The book, which was released in April, is available on Amazon, and the Free Library of Philadelphia has several copies.  

McCabe said he grew up riding the El with his mother, and he later took the train to see his wife, who grew up in Kensington, and to get to various jobs along the Delaware River.

He remembers Kensington and what he calls the “east side” of the city before the area was damaged by deindustrialization and infiltrated by drugs.

“I have this hope that people will read this book and reconnect with the things that have been lost and connect with the things that could be regained,” McCabe said. 

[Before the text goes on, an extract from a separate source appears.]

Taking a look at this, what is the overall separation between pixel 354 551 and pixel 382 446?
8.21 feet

Mike ‘Scoats’ Scotese, owner of Grey Lodge Pub, has been hosting local authors at the bar for years. TIMES FILE PHOTO

Scotese said he picked the book for the club after McCabe dropped off a copy at the Grey Lodge. Most of the stories are set in Northeast Philly and the surrounding area, he said.

“I thought it was very interesting. He definitely has a poetic way of writing,” he said. “Sometimes, (it) delves into stream of consciousness that’s hard to follow, but, overall, I never wanted to bail on it. I was always interested to see where it was going. Interesting to read the recollections of somebody in their 70s about growing up in the Northeast.” 

McCabe said he is looking forward to discussing his book and getting feedback from readers at the bar.

Scotese said he envisions the Grey Lodge Book Club reading six books a year and meeting every other month. He would like to have the authors included as part of the discussion.